Directions: Repeat each record below exactly as given.

Exercise input:
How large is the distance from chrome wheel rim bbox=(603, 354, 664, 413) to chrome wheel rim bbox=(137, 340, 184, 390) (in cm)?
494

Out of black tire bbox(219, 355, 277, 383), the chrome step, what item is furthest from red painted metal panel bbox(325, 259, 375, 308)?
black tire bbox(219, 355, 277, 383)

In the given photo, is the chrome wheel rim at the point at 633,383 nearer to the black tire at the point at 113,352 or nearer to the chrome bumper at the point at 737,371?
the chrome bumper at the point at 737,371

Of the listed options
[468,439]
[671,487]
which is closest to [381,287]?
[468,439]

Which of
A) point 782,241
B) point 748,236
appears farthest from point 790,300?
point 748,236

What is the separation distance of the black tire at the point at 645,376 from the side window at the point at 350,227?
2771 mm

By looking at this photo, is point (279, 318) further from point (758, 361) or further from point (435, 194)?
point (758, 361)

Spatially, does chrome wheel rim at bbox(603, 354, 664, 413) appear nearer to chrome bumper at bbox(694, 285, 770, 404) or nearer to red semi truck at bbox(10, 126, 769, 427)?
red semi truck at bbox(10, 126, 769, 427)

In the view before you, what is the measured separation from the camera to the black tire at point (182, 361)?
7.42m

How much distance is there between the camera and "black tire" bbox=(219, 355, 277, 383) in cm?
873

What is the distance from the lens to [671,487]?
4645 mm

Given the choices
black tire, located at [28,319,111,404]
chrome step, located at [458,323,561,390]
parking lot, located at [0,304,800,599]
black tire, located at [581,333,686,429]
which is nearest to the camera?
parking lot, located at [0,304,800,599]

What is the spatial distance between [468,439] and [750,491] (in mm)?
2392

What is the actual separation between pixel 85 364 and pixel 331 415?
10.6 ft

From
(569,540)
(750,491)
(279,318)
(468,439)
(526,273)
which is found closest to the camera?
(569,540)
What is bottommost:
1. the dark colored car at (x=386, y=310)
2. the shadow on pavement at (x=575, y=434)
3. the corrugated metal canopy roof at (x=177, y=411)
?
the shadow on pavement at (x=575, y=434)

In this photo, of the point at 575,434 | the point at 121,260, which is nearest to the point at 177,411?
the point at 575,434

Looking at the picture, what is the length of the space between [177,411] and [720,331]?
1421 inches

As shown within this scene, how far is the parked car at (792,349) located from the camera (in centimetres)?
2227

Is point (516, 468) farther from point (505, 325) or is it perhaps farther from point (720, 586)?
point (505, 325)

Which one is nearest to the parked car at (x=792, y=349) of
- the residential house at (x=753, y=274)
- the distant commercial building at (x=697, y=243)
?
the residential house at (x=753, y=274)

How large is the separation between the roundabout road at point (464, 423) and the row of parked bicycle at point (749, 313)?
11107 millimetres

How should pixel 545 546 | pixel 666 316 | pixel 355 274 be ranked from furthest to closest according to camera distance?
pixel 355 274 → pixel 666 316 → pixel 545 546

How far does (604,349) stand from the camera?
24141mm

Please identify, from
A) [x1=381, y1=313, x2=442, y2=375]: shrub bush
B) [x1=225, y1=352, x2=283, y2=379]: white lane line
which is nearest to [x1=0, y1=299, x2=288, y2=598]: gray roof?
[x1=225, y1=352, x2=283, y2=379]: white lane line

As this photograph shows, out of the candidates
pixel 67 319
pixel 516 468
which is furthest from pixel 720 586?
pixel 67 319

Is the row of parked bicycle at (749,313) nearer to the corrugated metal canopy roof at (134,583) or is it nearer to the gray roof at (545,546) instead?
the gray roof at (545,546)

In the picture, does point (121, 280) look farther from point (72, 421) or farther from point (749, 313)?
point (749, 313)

Task output:
How large is the distance from chrome wheel rim bbox=(603, 354, 664, 413) to chrome wheel rim bbox=(137, 340, 184, 390) (in cm)?
494

Out of black tire bbox(219, 355, 277, 383), the chrome step, what item is furthest from red painted metal panel bbox(325, 259, 375, 308)?
black tire bbox(219, 355, 277, 383)

In the given photo, is the chrome wheel rim at the point at 633,383 nearer to the black tire at the point at 113,352 or nearer to the chrome bumper at the point at 737,371?
the chrome bumper at the point at 737,371

Of the listed options
[468,439]
[671,487]
which is closest to [381,287]?
[468,439]

Which of
A) point 782,241
B) point 748,236
appears farthest from point 790,300?
point 748,236

What is the separation distance of the black tire at the point at 645,376 from the side window at the point at 350,227?
2771 mm

By looking at this photo, is point (279, 318) further from point (758, 361) or further from point (435, 194)?
point (758, 361)

Spatially, does chrome wheel rim at bbox(603, 354, 664, 413) appear nearer to chrome bumper at bbox(694, 285, 770, 404) or nearer to red semi truck at bbox(10, 126, 769, 427)?
red semi truck at bbox(10, 126, 769, 427)

In the view before you, what is the measured separation from the camera to the black tire at point (182, 361)?
7.42m

How much distance is there between the camera and "black tire" bbox=(219, 355, 277, 383) in cm?
873

What is the distance from the lens to [671,487]?
4645 mm

Given the choices
black tire, located at [28,319,111,404]
chrome step, located at [458,323,561,390]
parking lot, located at [0,304,800,599]
black tire, located at [581,333,686,429]
which is nearest to the camera?
parking lot, located at [0,304,800,599]

What is the spatial distance between [468,439] and [750,491] (in mm)?
2392

What is the actual separation between pixel 85 364 and pixel 331 415?
10.6 ft

From
(569,540)
(750,491)
(279,318)
(468,439)
(526,273)
which is found closest to the camera?
(569,540)
What is bottommost:
1. the dark colored car at (x=386, y=310)
2. the shadow on pavement at (x=575, y=434)
3. the corrugated metal canopy roof at (x=177, y=411)
?
the shadow on pavement at (x=575, y=434)

In this photo, of the point at 575,434 | the point at 121,260, which is nearest to the point at 177,411?
the point at 575,434

Looking at the picture, what is the length of the space between [177,411] and [720,331]?
1421 inches

As shown within this scene, how far is the parked car at (792,349) located from the camera (in centimetres)?
2227

Is point (516, 468) farther from point (505, 325) or is it perhaps farther from point (720, 586)?
point (505, 325)

Which one is nearest to the parked car at (x=792, y=349) of
- the residential house at (x=753, y=274)
- the distant commercial building at (x=697, y=243)
?
the residential house at (x=753, y=274)

How large is the separation between the roundabout road at point (464, 423) and the row of parked bicycle at point (749, 313)?
11107 millimetres

How should pixel 545 546 | pixel 666 316 | pixel 355 274 be ranked from furthest to closest according to camera distance?
pixel 355 274 → pixel 666 316 → pixel 545 546

How far does (604,349) stand from the camera?
24141mm

Please identify, from
A) [x1=381, y1=313, x2=442, y2=375]: shrub bush
B) [x1=225, y1=352, x2=283, y2=379]: white lane line
which is nearest to [x1=0, y1=299, x2=288, y2=598]: gray roof?
[x1=225, y1=352, x2=283, y2=379]: white lane line

As this photograph shows, out of the candidates
pixel 67 319
pixel 516 468
which is furthest from pixel 720 586?
pixel 67 319

Is the row of parked bicycle at (749,313) nearer to the corrugated metal canopy roof at (134,583) or is it nearer to the gray roof at (545,546) instead?
the gray roof at (545,546)

In the picture, does point (121, 280) look farther from point (72, 421) or farther from point (749, 313)?
point (749, 313)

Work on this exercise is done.